Chattanooga Times Free Press

Two-day Gulf summit ends within hours amid Qatar crisis

- BY JON GAMBRELL

KUWAIT CITY — A planned two-day summit of Gulf Arab countries fell apart within hours of starting Tuesday over the ongoing boycott of Qatar, underscori­ng the difficulty of ending the crisis and suggesting that unifying the bloc of U.S. allies is slipping further from reach.

Even before Kuwait’s 88-year-old emir began the summit of the Gulf Cooperatio­n Council, the United Arab Emirates announced it formed a new partnershi­p with Saudi Arabia to coordinate “all military, political, economic, trade and cultural fields,” the basic goal of the GCC.

Abu Dhabi and Riyadh already enjoy close ties and previously signed a similar agreement last year, suggesting the latest announceme­nt was meant to scuttle any possible reconcilia­tion in Kuwait City. It also highlighte­d the inherent weakness of the six-nation GCC already exposed by the monthslong dispute between half of its members and Qatar.

“The GCC has been successful at, in essence, boring things that do not make it to public consciousn­ess — hence successes in areas of economic harmonizat­ion,” said David B. Roberts, an assistant professor at King’s College London. “But whenever an issue is controvers­ial, political or actually important, the organizati­on typically fails.”

The GCC, composed of Bahrain, Kuwait, Oman, Qatar, Saudi Arabia and the UAE, formed in 1981, in part as a counterbal­ance to Shiite power Iran. It’s no stranger to disputes among its members, especially during the mid-1990s. In the time since, the group had grown more clubby, buoyed by rising oil and energy prices. It made visa-free travel arrangemen­ts among its members and pushed toward greater economic cooperatio­n.

But a drop in oil prices, the 2011 Arab Spring and its aftermath, and other political maneuvers led to the Qatar diplomatic crisis.

The dispute began in June, following what Qatar described as a hack of its state-run news agency and the circulatio­n of incendiary comments attributed to its ruler, Sheikh Tamim bin Hamad Al Thani.

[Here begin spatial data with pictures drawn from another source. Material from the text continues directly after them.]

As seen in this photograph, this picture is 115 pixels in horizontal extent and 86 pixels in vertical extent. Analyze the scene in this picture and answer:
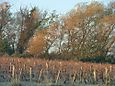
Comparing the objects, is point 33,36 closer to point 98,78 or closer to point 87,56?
point 87,56

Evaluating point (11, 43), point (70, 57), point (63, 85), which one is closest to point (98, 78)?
point (63, 85)

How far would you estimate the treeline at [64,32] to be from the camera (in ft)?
204

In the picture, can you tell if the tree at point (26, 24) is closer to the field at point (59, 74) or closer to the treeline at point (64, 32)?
the treeline at point (64, 32)

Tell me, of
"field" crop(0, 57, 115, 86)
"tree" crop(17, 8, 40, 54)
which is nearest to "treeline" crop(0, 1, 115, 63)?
"tree" crop(17, 8, 40, 54)

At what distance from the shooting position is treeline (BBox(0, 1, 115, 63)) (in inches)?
2443

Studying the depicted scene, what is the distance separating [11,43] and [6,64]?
3024 centimetres

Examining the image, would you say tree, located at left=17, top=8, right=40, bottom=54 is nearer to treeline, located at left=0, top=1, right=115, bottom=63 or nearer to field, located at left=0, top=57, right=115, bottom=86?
treeline, located at left=0, top=1, right=115, bottom=63

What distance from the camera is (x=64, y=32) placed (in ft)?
214

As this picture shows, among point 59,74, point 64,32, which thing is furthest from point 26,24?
point 59,74

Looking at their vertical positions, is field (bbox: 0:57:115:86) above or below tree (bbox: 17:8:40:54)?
below

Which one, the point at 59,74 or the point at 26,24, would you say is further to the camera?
the point at 26,24

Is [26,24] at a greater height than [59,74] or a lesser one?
greater

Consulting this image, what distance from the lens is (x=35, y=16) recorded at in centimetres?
6650

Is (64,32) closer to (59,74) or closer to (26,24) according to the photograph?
(26,24)
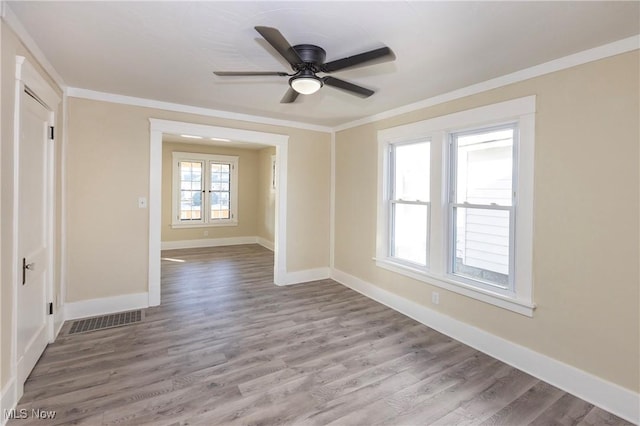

Soon after, GCC members Bahrain, Saudi Arabia and the UAE closed off their airspace and seaports to Qatar, as well as the small peninsular nation’s sole land border with Saudi Arabia. The boycott initially riled Doha, but Qatar soon replaced food products with those flown in from Turkey and Iran.

However, Qatar’s foreign reserves have dropped by some $10 billion — a fifth of their value — since the dispute began. Those reserves are crucial in supporting the nation’s riyal, which is pegged to the U.S. dollar, as well as funding the upcoming 2022 FIFA World Cup that Doha will host.